The panel that the Cabinet Office has appointed is:
- Nigel Wilson (CEO, Legal & General Group plc)
- Natalie Campbell (founding partner, A Very Good Company)
- Luke Johnson (founder and chairman, Centre for Entrepreneurs)
- Loughlin Hickey (trustee, Blueprint for Better Business)
- Andrew Goodman (partner, McKinsey & Company)
- Marcello Palazzi (founder, Progressio Foundation)
- Antony Ross (partner, Bridges Ventures)
- Annika Small (co-founder, Centre for Acceleration of Social Technology)
- Frank Welvaert (managing director, Johnson & Johnson Corporate Citizenship Trust)
- Monique Villa (CEO, Thomson Reuters Foundation)
Holbrook added that “judging by the nature of the review team, the government intends to broaden the social investment market by watering down the definition of what 'social' is.” And that “ill-defined terms” only serve to “conflate and confuse”.

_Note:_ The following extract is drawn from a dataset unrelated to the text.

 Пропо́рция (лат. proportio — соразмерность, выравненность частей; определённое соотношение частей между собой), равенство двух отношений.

“All social enterprises and charities are mission-led but aren't included in the scope of this review; all our members are interested in profit and impact,” he said. “It will be difficult to communicate clearly as a profit-with-purpose, mission-led, community-business social venture - because not even the organisation itself will know what it means.”

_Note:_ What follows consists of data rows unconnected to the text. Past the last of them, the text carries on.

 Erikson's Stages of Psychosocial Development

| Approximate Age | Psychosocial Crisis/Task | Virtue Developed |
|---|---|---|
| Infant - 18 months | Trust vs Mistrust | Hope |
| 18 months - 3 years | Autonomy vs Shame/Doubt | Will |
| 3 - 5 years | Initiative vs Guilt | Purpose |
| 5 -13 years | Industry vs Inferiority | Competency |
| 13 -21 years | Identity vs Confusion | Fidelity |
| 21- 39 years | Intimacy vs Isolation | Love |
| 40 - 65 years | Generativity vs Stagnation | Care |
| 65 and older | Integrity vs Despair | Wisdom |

“Quick fixes tend to turn out as bodged jobs. The expert advisory panel is missing authentic voices of recognised, established and trusted social businesses. Where are the historical insights of the likes of Timpson, Rowntree, John Lewis, Lush, and decades of Quaker-inspired businesses? Where are the voices of social enterprise and co-operatives bringing their expertise in the field? Let us hope that the review group draws on the experience of a wider set of perspectives. The insights of those who have set about protecting a social purpose, with or without success, is critical.
"It is crucial that we strengthen the social responsibility of mainstream businesses, which is why it is disappointing that the Department for Business, Innovation & Skills do not appear to be backing this review."
Announcing the review earlier this week the minister for civil society, Rob Wilson, said: “Mission-led businesses have the potential to revolutionise the way we solve some of our biggest social challenges. This review will help us find new ways to tap into their full potential, helping us to improve the lives of those in most need whilst creating a more compassionate society.
“I welcome as much input as possible into this review to make sure that we get this right. I want every entrepreneur to be able to easily establish a business that commits them to making social as well as an economic impact on society if they chose to."
The call for evidence closes on 8 July.